What the task requires >> Pick up the Rick Pitino interview transcript after its last line and carry the conversation forward.

Supplied text >>

┄┄┄┄┄┄┄┄┄┄┄┄┄┄┄┄┄┄┄┄

Coach Rick Pitino:          We’re wasting the skills of the FBI on assistant coaches in college basketball? This is what we’re trying to do? With all the problems we have in this country right now?

Lewis Howes:                 Crazy! It’s crazy!

Coach Rick Pitino:          What was it, Colorado that, what’s going on there? I mean, that’s what the FBI should be involved in, not nailing assistant coaches for giving kids money.

Lewis Howes:                 Well, I want to end on a positive note. I have a few questions left for you, if that’s okay.

Coach Rick Pitino:          Sure.

Lewis Howes:                 Well, let’s just say it’s a championship game for you. You’ve got a new team, you’re with a new school. You’re not sure if this is going to be your last year, maybe you’ll coach a few more years, but you’re not sure.

Either way, you’ve got two minutes before the game starts. Your team has worked hard for you the whole year, they’ve done everything you’ve asked for. They’ve made some mistakes and some guys you’ve had to discipline over the season, but they’ve come back together, they’ve rallied together and they’re at the championship.

What would you say in those minute to two minutes before the game?

Coach Rick Pitino:          Before the game, before we take the floor?

Lewis Howes:                 Before the game. You’ve already done warm-ups and everything, whatever it may be, now this is your time.

Coach Rick Pitino:          We’ve already gone back in the locker room, we’ve said our team prayer.

Lewis Howes:                 Yes.

Coach Rick Pitino:          I would tell them how proud I am of them. I know the struggles, I know the work it took to get to where we are today. But now it’s time to win it all. I’d say, “It’s not time for the silver medal. It’s not time for the bronze medal. It’s time for the gold. It’s time for us to stand on that podium, on that top level, and put that gold medal around our neck.

“It’s time to win the championship. It’s your time. Go our there and play as if it’s your time. Enjoy every minute of this basketball game, because when it’s over you’re going to be champions, and I want you to remember every minute of this game.

“I don’t want you to just think about standing on the [podium], I want you to cherish every minute of this game, and go out and win it. And let’s go stand on that podium together and put that gold around our neck.”

Lewis Howes:                 Mm! I get the chills! Love that!

Coach Rick Pitino:          And I hope I get that moment again. I miss it so much, being in the locker room, so I try to channel it in different directions now.

Lewis Howes:                 Sure. It’s not the same, but yeah.

Coach Rick Pitino:          The thing I miss most about coaching, after forty-one years, it’s the ability to help the young athletes get to where they want to go. We don’t win games, coaches don’t win games, we prepare, we coach, we may set up the play, for that player to take that shot, but we don’t make the shot.

┄┄┄┄┄┄┄┄┄┄┄┄┄┄┄┄┄┄┄┄

Given information >>

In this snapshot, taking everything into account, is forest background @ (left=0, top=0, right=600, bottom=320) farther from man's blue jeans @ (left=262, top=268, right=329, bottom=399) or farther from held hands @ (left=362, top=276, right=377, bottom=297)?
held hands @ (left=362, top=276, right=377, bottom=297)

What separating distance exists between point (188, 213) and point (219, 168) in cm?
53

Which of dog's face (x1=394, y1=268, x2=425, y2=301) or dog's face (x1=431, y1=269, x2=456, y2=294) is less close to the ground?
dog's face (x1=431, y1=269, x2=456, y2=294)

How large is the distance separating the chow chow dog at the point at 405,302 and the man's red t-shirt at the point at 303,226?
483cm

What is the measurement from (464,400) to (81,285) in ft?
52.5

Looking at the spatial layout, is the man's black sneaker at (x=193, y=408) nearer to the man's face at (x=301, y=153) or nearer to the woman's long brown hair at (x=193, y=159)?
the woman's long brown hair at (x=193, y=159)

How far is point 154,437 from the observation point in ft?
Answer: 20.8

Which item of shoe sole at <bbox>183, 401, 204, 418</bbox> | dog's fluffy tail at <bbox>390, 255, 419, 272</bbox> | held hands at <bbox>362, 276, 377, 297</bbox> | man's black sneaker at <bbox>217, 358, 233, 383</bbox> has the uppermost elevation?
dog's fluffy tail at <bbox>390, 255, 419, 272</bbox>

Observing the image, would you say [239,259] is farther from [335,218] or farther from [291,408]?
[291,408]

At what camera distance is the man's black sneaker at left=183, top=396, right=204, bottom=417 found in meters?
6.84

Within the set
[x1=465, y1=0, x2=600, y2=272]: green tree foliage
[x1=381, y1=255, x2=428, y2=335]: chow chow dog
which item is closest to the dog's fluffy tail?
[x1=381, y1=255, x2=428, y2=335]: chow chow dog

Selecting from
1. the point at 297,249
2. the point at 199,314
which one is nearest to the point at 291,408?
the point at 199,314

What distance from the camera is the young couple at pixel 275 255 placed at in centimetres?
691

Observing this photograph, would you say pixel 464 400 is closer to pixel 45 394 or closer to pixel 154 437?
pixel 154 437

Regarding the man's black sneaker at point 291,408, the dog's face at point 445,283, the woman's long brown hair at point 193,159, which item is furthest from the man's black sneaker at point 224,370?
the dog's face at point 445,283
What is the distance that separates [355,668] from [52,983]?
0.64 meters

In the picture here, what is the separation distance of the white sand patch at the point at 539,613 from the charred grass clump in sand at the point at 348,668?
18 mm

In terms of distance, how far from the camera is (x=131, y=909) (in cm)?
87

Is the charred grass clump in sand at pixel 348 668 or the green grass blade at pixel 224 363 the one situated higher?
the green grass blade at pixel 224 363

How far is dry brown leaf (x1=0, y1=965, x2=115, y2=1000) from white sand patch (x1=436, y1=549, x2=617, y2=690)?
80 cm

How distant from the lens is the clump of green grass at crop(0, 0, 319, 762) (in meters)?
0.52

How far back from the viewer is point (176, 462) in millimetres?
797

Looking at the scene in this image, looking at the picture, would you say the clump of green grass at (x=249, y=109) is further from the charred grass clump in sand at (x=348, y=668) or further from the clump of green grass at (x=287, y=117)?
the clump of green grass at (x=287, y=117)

┄┄┄┄┄┄┄┄┄┄┄┄┄┄┄┄┄┄┄┄

In response >>
We can set the play up, the athlete makes the shot. So I miss those moments, very much so.

Lewis Howes:                 Yeah. How are you able to recreate that? Are you helping to mentor young athletes still, into going into the pros, or other things that you can do to help people?

Coach Rick Pitino:          Well, I spent a year right now, writing this book and doing other things, but this year I’m going to go out there and try to help other programs, help ex-assistant coaches. And spend a year travelling, watching, observing, and, as I said earlier, learning and listening.

But I follow about thirty different programs right now. My son’s the head coach in Minnesota, so I follow every minute of every game. I try not to get too involved with him right now, because he wants me to be his dad not…

Lewis Howes:                 Not the coach of him, yeah, yeah! And, has it tainted your love for the game at all?

Coach Rick Pitino:          No, my passion is greater than ever.

Lewis Howes:                 Really?

Coach Rick Pitino:          Yes. That’s the good thing about it. I can’t let the Southern District of New York, a board of trustees at Lovell, sour me. I can’t do that. I’ve got to let bitterness go. I know there’s good people who believe they’re doing the right things, and if I’m collateral damage, I’m collateral damage. I’ll live with that, but I’ve got to get on with my life in a positive way.

Lewis Howes:                 Yeah. And who would you say are the one or two most influential mentors in your life right now?

Coach Rick Pitino:          Well, like I said, I started at twenty-four, so I’ve taken a different path than most people. There are people in the game I respect so much. I have great respect for Bill Belechick in football. I love what he does, the actual coaching, the teaching part.

I love what he does. I love how he creates that winner with the Patriots every single year. So there are so many college coaches out there that I admire, so many pro coaches I admire. Popovich with the San Antonio Spurs, I love the job that he does with that team. Because he runs great things, offensively and defensively.

I love the way the Warriors play, I love to watch them. I would pay to watch Steph Curry play, and Durant. I like their games, very much. And the college coaches I admire, there are so many of them I admire. Even in the League, I admire them.

I have a lot of favourites out there. I don’t necessarily have any mentors because I’m sixty-five, you know.

Lewis Howes:                 Yeah! Any, maybe younger mentors, you know? There may be somebody younger.

Coach Rick Pitino:          Yeah! I’m going to find out this fall who they are!

Lewis Howes:                 On your rounds! Who were the players in your last ten years, that you played against in college, who have shocked you or surprised you in the pros? Like, you know, they were good, but, man! They exceeded your thoughts about how they would do.

Coach Rick Pitino:          Well, I think Steph Curry’s one. I mean, I didn’t expect him to…

Lewis Howes:                 Probably every coach thought that, right?

Coach Rick Pitino:          Yeah, we knew he’s a good player.

Lewis Howes:                 Did you play against him?

Coach Rick Pitino:          No, just watched him on TV at Davidson, we didn’t play against him. But there are athletes out there – we played against Shaquille in college, and I had a very mediocre team, and he had three NBA players on his team, and we beat them. It was my first year at Kenucky.

And I knew Shaquille would be good, didn’t know he’d be that good. You know, there’s so many guys that there’s so much talk about the greatest of all time. And Michael and Le Bron, everybody talks about which one’s better.

Lewis Howes:                 I’m a Ohio guy, so you know where I’m going.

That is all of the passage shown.